DOCUMENT PASSAGE:
-- Opening Marker --

CS 348 Lab #3: Parsing a Simple Expression Language

Lab #3: Parsing a Simple Expression Language
Assigned: Thu 31 Jan 2002
Due: Thu 14 Feb 2002

Contents

The problem description
The expression grammar
Precedence and associativity
Informal semantics
Some sample expressions
Parsing strategy

Newsflash:
Here are some sample expressions for Lab 3. All of these should work OK (i.e., they are valid). I'll post another file of invalid ones later. (Remember that you need not give good error messages, but you should reject all invalid inputs and properly echo (parenthesized) valid inputs.)
And here are some examples of bad inputs, i.e., expressions which are not valid.

The problem description
For this lab, you will write a parser that reads in an infix expression, including variables and assignment operators, and produces an internal abstract syntax tree (AST) which you will use to re-write the expression (i.e., to "pretty-print" it). Re-printing the tree is intended mostly as a way of ensuring that you are parsing and constructing it correctly; in subsequent labs you will use this parser to compile the same expression language into machine code for the PC-231 architecture. In working on this lab, you should take into account the fact that you will be re-using the code (especially the AST representation) in that later lab: plan ahead so that your work will require minimal changes later on.
The specific expression language you will work with is described below in more detail using a context-free grammar written in extended BNF syntax (I will discuss BNF in lab and lecture).

-- Closing Marker --

EXERCISE INSTRUCTIONS: List every section title under "Contents" in the lab assignment.

DATA FOR ANALYSIS:
-- Opening Marker --

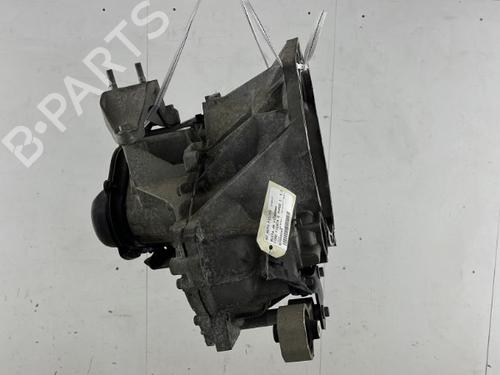 Gearbox FORD FIESTA VI (CB1, CCN) 1.25 | BP23754164M3 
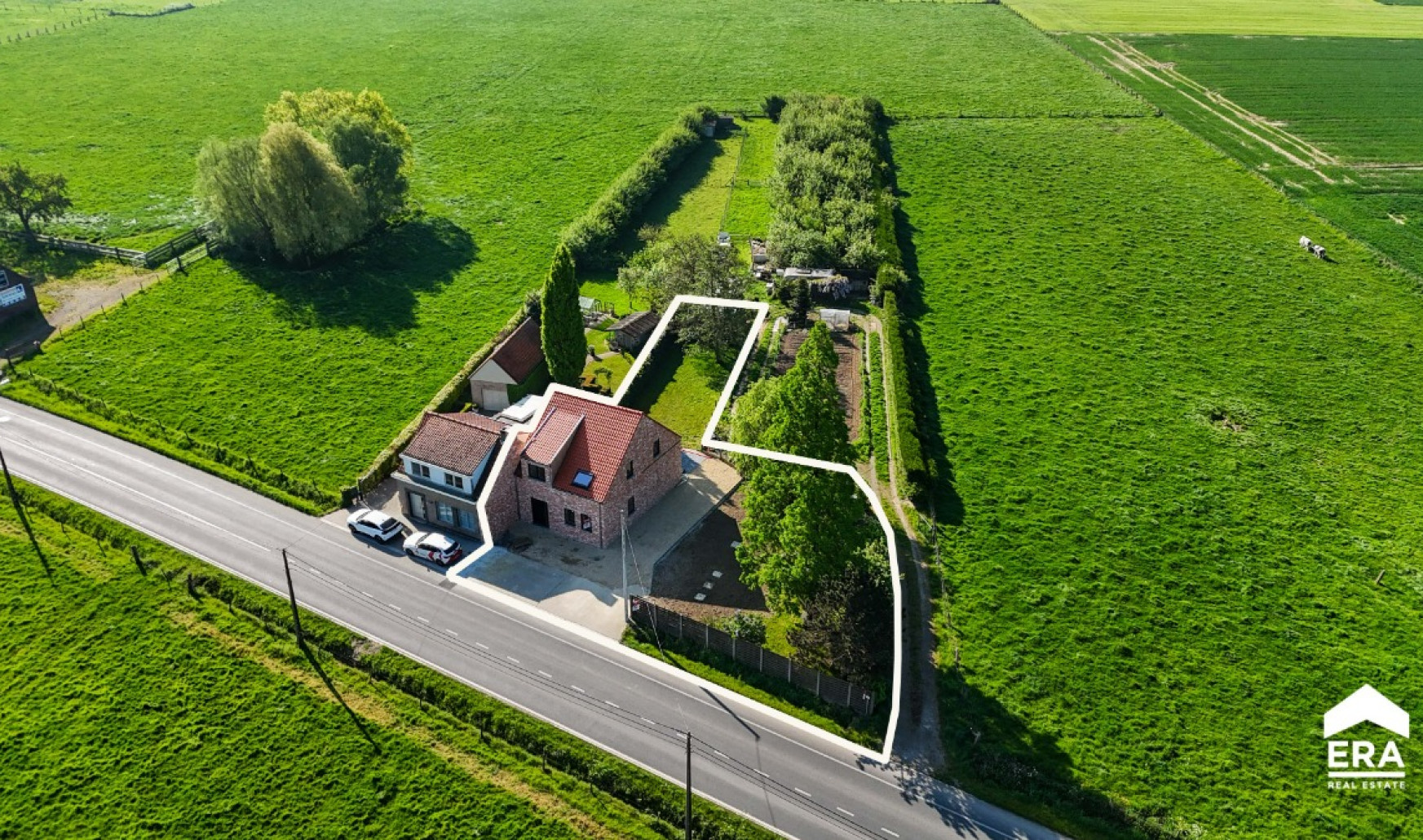Langemarkseweg - 16 - - 8900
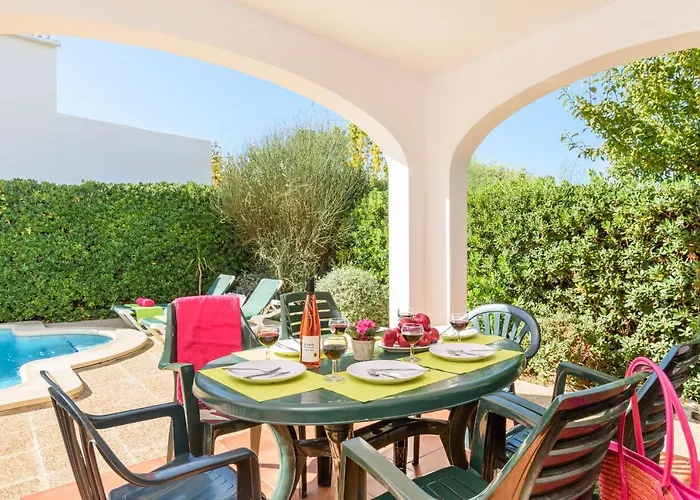 Menorca Juanita By Mauter * Cala'N Blanes (Menorca)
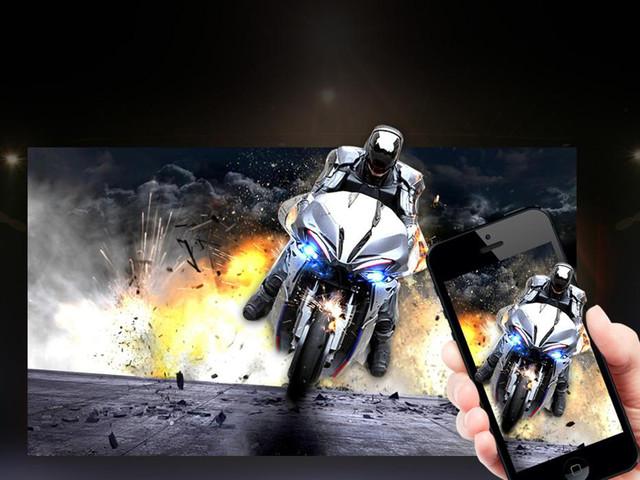 蘋果手機(jī)投屏電視 蘋果手機(jī)投屏電視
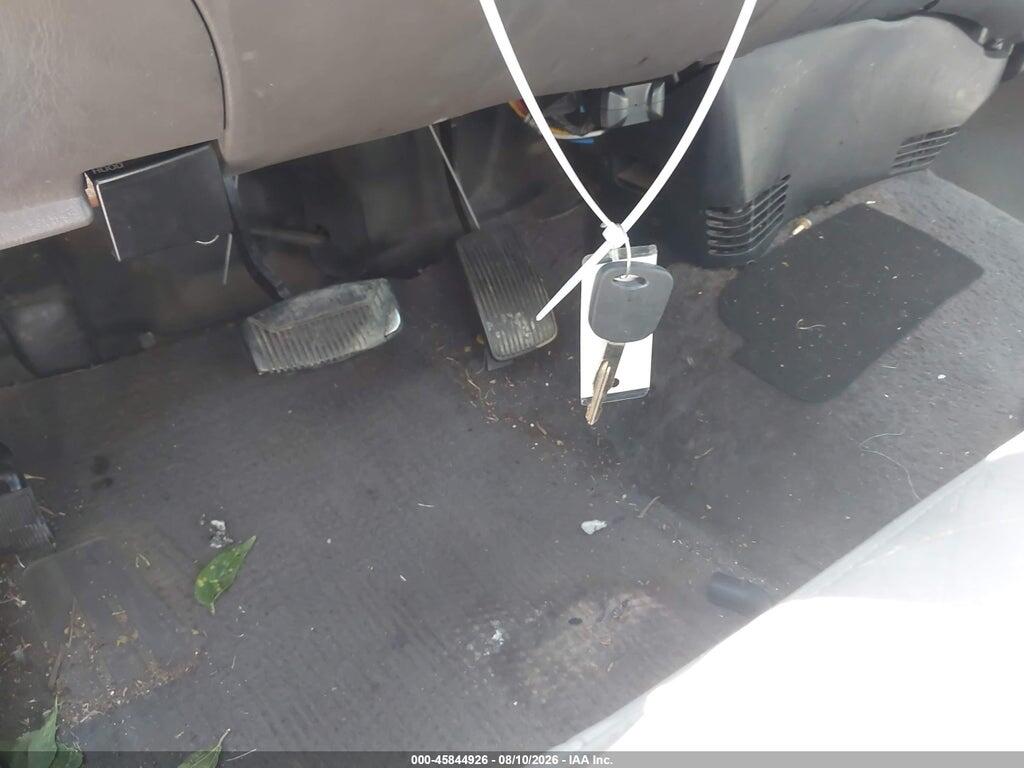 1FTRX17L03NB78748 2003 FORD F-150 photo no. 11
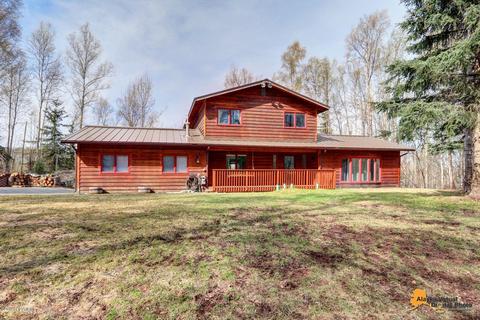 24328 Thunderbird Dr, Chugiak, AK 99567 photo 3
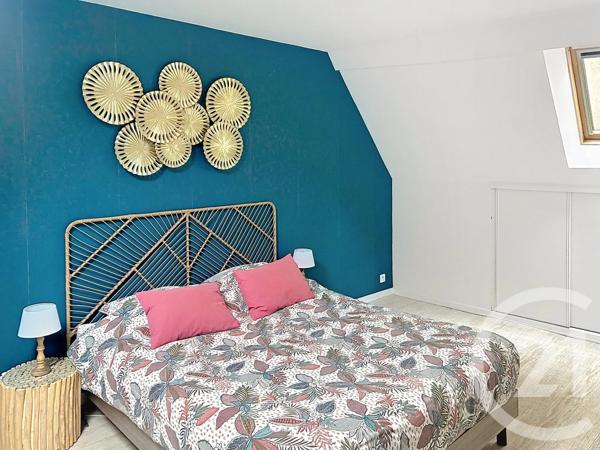 Maison à vendre  5 pièces - 80 m 2   AUXERRE  - 89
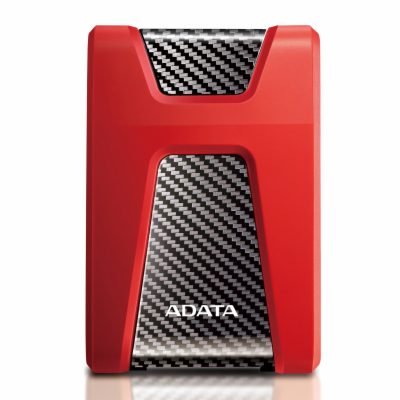 ADATA Externí HDD 2TB 2,5" USB 3.1 DashDrive Durable HD65...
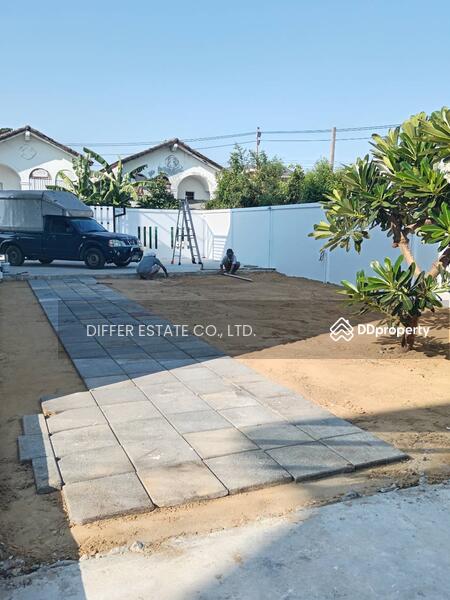 Meuangthong Garden Zone 1 : เมืองทองการ์เด้นท์โซน 1, กรุงเทพ, ซอย พัฒนาการ 69 แยก 2-1-4, ประเวศ, ประเวศ, กรุงเทพ, 350 ตร.ม., บ้านเดี่ยว ขาย, โดย Boss Winner, 11362771 - DDproperty.com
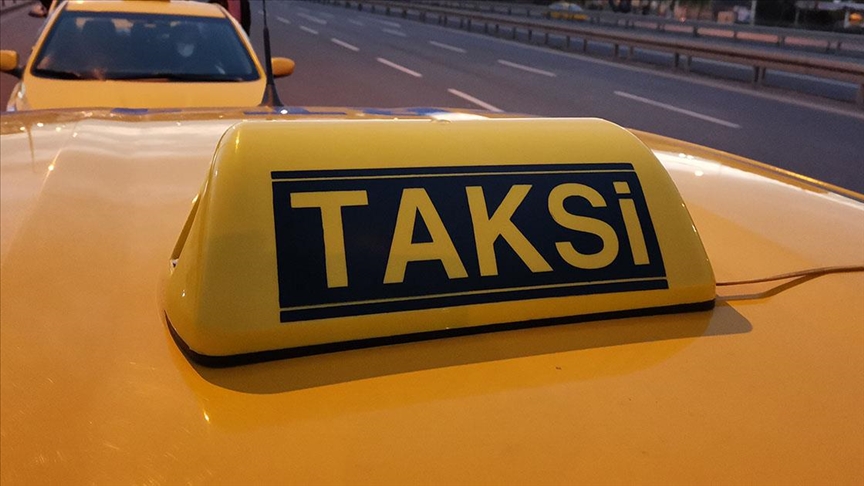 Taksicilere vergi muafiyeti, 3 yıl süre verildi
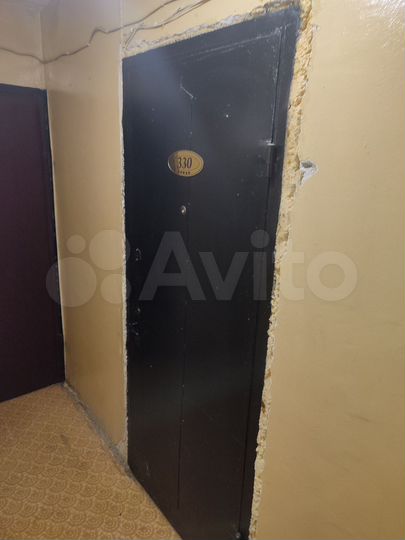 Комната 12 м² в 4-к., 3/9 эт.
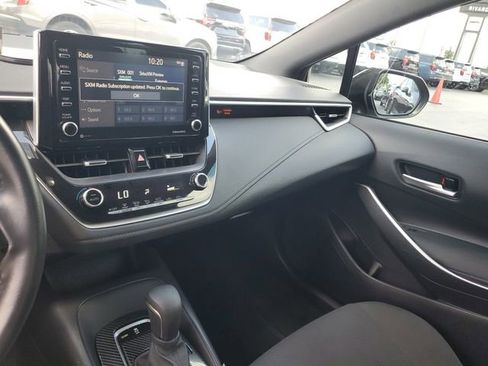 Used 2021 Toyota Corolla SE FWD image 26
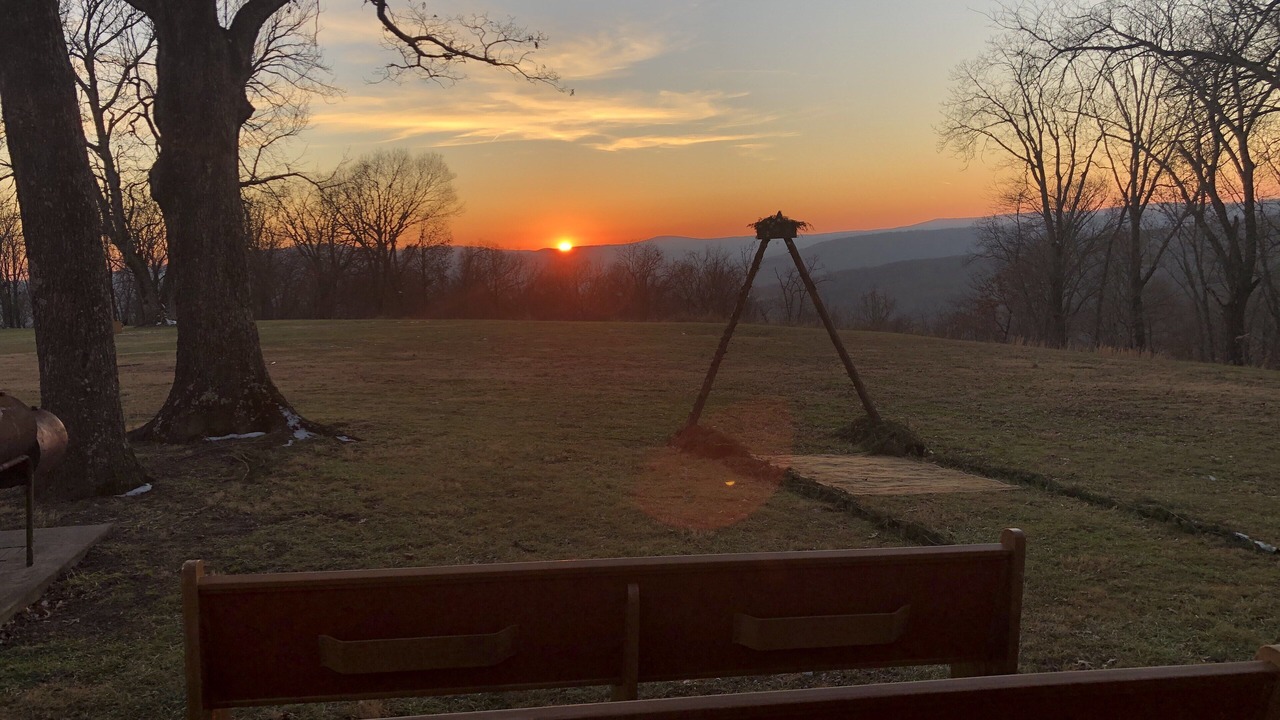 Photo of Outdoor in Mountainburg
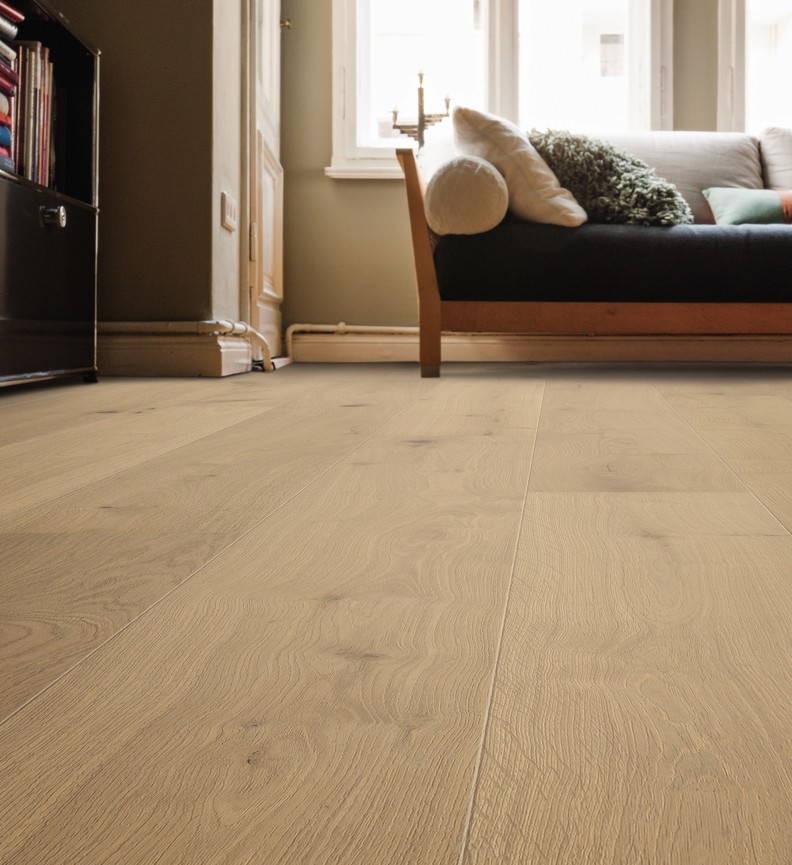  haro professional parkett landhausdiele 4v raucheiche invisible rustico strukturiert int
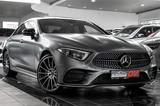 Mercedes-Benz CLS 400d 4M*AMG*Designo*Manufaktur*HUD*High End* - mit Diesel-Antrieb: Panorama-Dach, Limousine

-- Closing Marker --

WRITTEN ANSWER:
The problem description
The expression grammar
Precedence and associativity
Informal semantics
Some sample expressions
Parsing strategy